In 1943, Sidat-Singh passed the entrance exam for the U.S. Army Air Corps and was assigned to the segregated armed forces’ only pilots training program for African Americans: the Tuskegee Airmen. Just days after earning his pilot’s wings, Sidat-Singh was on a training mission, when the engine of his P-40 failed, forcing him to parachute into Lake Huron. His body was found a week later. First Lieutenant Wilmeth Sidat-Singh, U.S. Army Air Corps, is buried at Arlington National Cemetery.“Wilmeth Sidat-Singh was a pioneer in everything that he did,” Martin said. “He was a remarkable individual, a two-sport star and an outstanding student. Until now, his story has only been known to a few.”
An All-New York City basketball player at DeWitt Clinton High School, Sidat-Singh led his Bronx team to the Public School Athletic League (PSAL) city championship in 1933-34. Despite his talent and credentials, Syracuse University was the only school to offer him a scholarship. At SU, the six-foot, 190-pound Sidat-Singh led the Orange to three straight winning seasons.
A hero and leader on campus, Sidat-Singh also joined the football team in his sophomore year after assistant coach Roy Simmons Sr. spotted him throwing a 55-yard pass, flat-footed, in an intramural game. He was subject to the indignities plaguing many African-Americans when the Orange traveled to southern states to play. Officials from some of the schools SU traveled to play prevented Sidat-Singh from playing, citing segregation laws. He was banned from the 1937 game at Maryland, which the Orange lost 13-0. One year later, when the teams met in Archbold Stadium, Sidat-Singh helped SU to a 53-0 triumph against the Terrapins. He played halfback in Syracuse’s single-wing offense, a position similar to today’s quarterback.
In an article for The Syracusan magazine, Don Hallock ’38 described the pre-med zoology major as “an omnivorous reader…more interested in a sheepskin than a pigskin.”
Sidat-Singh’s Syracuse football teammates included Hugh “Duffy” Daugherty ’39, the storied head coach at Michigan State, and Marty Glickman ’39, the radio voice of New York City sports for half a century. In 1938, legendary sportswriter Grantland Rice came to Syracuse to scout Rose Bowl-bound Cornell. After watching Sidat-Singh engineer a stunning 19-17 upset for Syracuse — including six passes for 150 yards and 3 touchdowns in the final 9 minutes — Rice ranked Sidat-Singh with Sid Luckman and Sammy Baugh, the greatest throwing arms of the era.

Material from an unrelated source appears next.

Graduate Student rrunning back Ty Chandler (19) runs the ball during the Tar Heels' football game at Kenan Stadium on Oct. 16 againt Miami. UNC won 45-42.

After graduation, Sidat-Singh played with the Syracuse Reds, one of the few racially integrated professional basketball teams of the barnstorming era. On December 1, 1939, the Reds defeated the Original Celtics 40-37 in Watertown, New York. Sidat-Singh scored 14. A year later, he joined the Harlem Renaissance (or “Rens”), the most famous of the African American barnstorming teams.
Sidat-Singh was born Wilmeth Webb, the son of Elias Webb, a Washington pharmacist, and Pauline Webb. Both of his parents were African Americans. Elias Webb died when Wilmeth was a child. Pauline Webb then married Dr. Samuel Sidat-Singh, then a medical student who had come to the United States to study at Howard University. Dr. Sidat-Singh adopted Wilmeth and moved the family to West 135th Street in Harlem, where he practiced family medicine for many years.